Şiddetin Çocukluk Çağı: Akran Zorbalığı
Hiç çocukların birine zarar verebileceğini düşündünüz mü? Şiddet, dünyada çığ gibi büyürken çocuklar da bundan etkilenmiş görünüyor. Öyle ki UNICEF’in (Birleşmiş Milletler Çocuklara Yardım Fonu) 2023 yılının Haziran ayında yayınladığı rapora göre Türkiye’de akran zorbalığına uğrayan çocukların oranı yaklaşık yüzde 36. Peki biz yetişkinler akran zorbalığının farkında mıyız?
Akran Zorbalığı Nedir?
Zorbalık, Prof. Dr. Sirel Karakaş’ın Psikoloji Sözlüğü’nde “Korkutma amacıyla uygulanan sözlü taciz veya fiziksel şiddet” olarak tanımlanır. Akran zorbalığı ise çocukların bu şiddeti kendi yaşıtlarına uygulamasıdır. Fiziksel, sözel, siber ve duygusal boyutlardan oluşabilir. Temel özelliği ise güç dengesizliği varlığında tekrarlı ve bilinçli bir biçimde zarar vermesidir. Bu şiddet türü sıklıkla okulda, oyun alanlarında, parkta ve serbest zaman aktivitelerini yaparken yaşanır.
Akran Zorbalığının Sebepleri
Çocuğun üstünlük ihtiyacı, tartışmalarda şiddeti çözüm olarak görmesi, arkadaşının zorbalığı hak ettiğini düşünmesi, dikkat çekme isteği, kıskançlık, kendini ifade edememesi ve öfkesini yönetememesi gibi durumlar davranış bozukluklarıyla birleştiğinde çocuğun zorbalık yaparak çevresine zarar vermesine yol açan etkenler arasında sayılabilir.
Akran zorbalığını tetikleyen faktörlerden biri de aile içi şiddettir. Çocuklar gördükleri davranışı öğrenip uygulamaya yatkındır.
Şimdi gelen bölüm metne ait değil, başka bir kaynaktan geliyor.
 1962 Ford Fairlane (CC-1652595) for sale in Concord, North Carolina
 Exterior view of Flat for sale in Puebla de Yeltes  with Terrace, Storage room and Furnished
Ailedeki çatışmaların çözümünde sözlü veya fiziksel şiddete başvurulması çocukların şiddeti yaygınlaştırmalarına sebep olabilir.
Akran Zorbalığının Sonuçları
Zorbalığı yapan, zorbalığa uğrayan ve bu şiddete tanıklık eden tüm çocuklar için şiddetin yıkıcı etkileri vardır. Zorbalık yapan çocukların büyüdüklerinde antisosyal davranış sergiledikleri ve ilişki kurmada zorlandıkları görülür. Zorbalığa uğrayan çocukların ise stres seviyelerinin arttığı, derslerine odaklanamadıkları, okul korkusu geliştirdikleri, uykusuzluk yaşadıkları, depresyon belirtileri gösterdikleri, altına kaçırdıkları hatta intihar girişiminde bulundukları görülen sonuçlardandır. Zorbalığa tanıklık eden çocukların da korku ve suçluluk yaşadıkları, bazen de benzer zorbalığı yaptıkları görülebilir.
Akran zorbalığını durdurmak için çocuk-ebeveyn-okul işbirliği önemlidir. Çocukların kendi gelişimsel ihtiyaçlarını fark etmelerini sağlayan eğitim programları geliştirilebilir. Bu ihtiyaçların şiddetle değil empati, şefkat ve olumlu sosyal davranışlarla karşılanması teşvik edilebilir. Ebeveynler olarak çocuğumuzla konuşarak arkadaşları ile ilişkisinde ne tür davranışlarla grup aidiyetini, sosyal onayı, birlikte eğlenmeyi hissedebileceğini düşünebiliriz.